つくばーど採用歴代エスクード史 その4


 その名はらすかる 95年型TA11W



95年から導入、月を目指す

 89年型ヘリー・ハンセンは、95年10月に退役しました。創刊当時のFENEK誌がエスクード特集を組んだことがあり、そこに掲載された頃が、一番上り調子のクルマでした。
 しかし90年にノマドが追加されたときのように、エスクードには当時、信じて良いのかどうかよくわからないうわさも流れていて、その裏付けとなったのが、トヨタが94年春にリリースしたRAV−4でした。コンパクト、ライトクロカンという市場への、ツインカムにして2000ccの投入。そのこと自体は、個人的には問題にもしていなかったのですが、市場競争の世界はそうはいかない。
 ここに、エスクードにV型6気筒が用意されている。といううわさの根拠があり、そして同年初冬に、そのうわさは現実となって、11型シリーズが登場したのです。エスクードは遂に他車とのシェア争いに巻き込まれ、パワー競争に引きずられ始めます。それを好意的に解釈すれば、エスクードの底力を、他メーカーに認めさせたということになるのかもしれません。
 このとき、ヘリー・ハンセンは修復が完了し、再び走り出していた頃で、V6の登場には驚きながらも、視野に入るモノではありませんでした。だって、修復によってお金なんか無くなっちゃいましたから。
 ところが、横転の影響もあったのでしょうけれど、初代エスクードのウイークポイントの一つであった、リアハッチのずれによって、車内への雨水の侵入が始まりました。
 ヒンジの強度に対してドアパネルが重く、そこにスペアタイヤを背負わせているので、クロスカントリーをやらなくても、林道のダートを走り続けていることで、リアハッチが下方向にずれてしまい、ゴムパッキンをすりつぶして水が流れ込むのです。
 後部座席から貨物スペースにかけてのカーペット下に内張された吸音断熱材がたっぷりと水を吸ってしまい、カーペット下が浸水状態となってしまう。
 駆動系もエンジンも、まったく異常が無く、どうにかして直せればと一年間格闘を続けましたが、問題の解決には至らず、先のことも考え、乗り換えに踏み切りました。

 
 こうしてやってきたのが、95年型のカタログモデル。現在のらすかるです。



02年にあーまーど計画完成
 後にその名付け親となる長女の霰は、まだ家内のおなかの中にいました。
 このとき、さらに7年や8年先のことは、想像のしようがない。ノマドもあるわけだしと、ハードトップを選択してしまうところが今となってはミスなのですが、95年に入ると今度はフルモデルチェンジのうわさも流れ始めていました。
 普通のクルマに比べてモデルサイクルの長いことが、四駆の良いところでもありました。まさかね、V6が出て一年経っていないのだし、でもテンロクのとき8バルブから16バルブへの変更は3年目だった。などと思いながら、結局「子供が生まれたらそっちにお金をかけることになる」という判断で、購入。3倍のバルブ数、数字だけの単純比較をネットで言えば2台分という140馬力のエスクードは、ヘリー・ハンセンより20万円安かった。

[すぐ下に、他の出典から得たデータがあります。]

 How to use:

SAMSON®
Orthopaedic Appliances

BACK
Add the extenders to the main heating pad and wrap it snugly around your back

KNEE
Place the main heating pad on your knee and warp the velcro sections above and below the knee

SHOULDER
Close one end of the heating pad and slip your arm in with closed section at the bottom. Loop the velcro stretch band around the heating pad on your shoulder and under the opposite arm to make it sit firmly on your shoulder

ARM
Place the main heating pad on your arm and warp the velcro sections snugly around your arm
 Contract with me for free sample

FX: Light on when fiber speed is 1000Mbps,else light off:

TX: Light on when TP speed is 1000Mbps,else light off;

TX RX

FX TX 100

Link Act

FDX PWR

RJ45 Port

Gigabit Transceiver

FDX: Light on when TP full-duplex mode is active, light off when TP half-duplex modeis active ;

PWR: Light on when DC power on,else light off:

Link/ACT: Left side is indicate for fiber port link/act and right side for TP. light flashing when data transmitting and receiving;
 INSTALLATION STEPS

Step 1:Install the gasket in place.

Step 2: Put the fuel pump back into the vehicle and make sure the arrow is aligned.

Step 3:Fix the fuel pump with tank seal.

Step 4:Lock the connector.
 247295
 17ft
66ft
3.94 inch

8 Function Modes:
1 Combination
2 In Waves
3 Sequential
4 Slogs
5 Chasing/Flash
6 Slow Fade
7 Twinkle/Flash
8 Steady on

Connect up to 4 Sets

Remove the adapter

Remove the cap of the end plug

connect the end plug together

 でもやっぱり読み違いをやりました。あと四ヶ月ほど待っていれば、このH20AというV6エンジンは、2型にマイナーチェンジされ、パワー・トルク・燃費のいずれもがリファインされたからです。
 V6の1型は意外にも、またしても、高回転まで回さないとパワー不足。という市場評価があったのです。これは、最も売れ筋であったTD11W、V6−2000ノマドへの評価だったのではないかと感じています。高回転といっても、4000回転も出ていれば高速道路は巡航速度以上の速度域となります。むしろ低速域でのトルクを立ち上げるために、回さないと使いにくい。しかしクロスカントリーなどでの、瞬時の高回転への立ち上がりが悪いということなのでしょう。
 96年2月のマイナーチェンジでは、数値的には140ps/6500rpm、 18.0kg‐m4500rpmの前期型 に対して、パワーで5ps、トルクで0 .7kg‐mほど上がっただけですが、各部のリセッティングによって、乗りやすさは格段に向上したようです。四ヶ月・・・待っていられなかったんですよねえ。
 一方、V6の1型は、1600ccでは5型にあたりますが、ATミッションを3型のノマドと比較すると、より滑らかな動作をするので、こうした低速域での走らせ方にはマッチしています。そしてその耐久性で言えば、04年2月時点で、まだ無故障。年数としては8年程度ですから故障することはないでしょうが、なにしろこの個体は、走行距離では35万キロを越えています。デフの方が30万キロ直前でで壊れたくらいですから、トルコン関係は頑丈と言えます。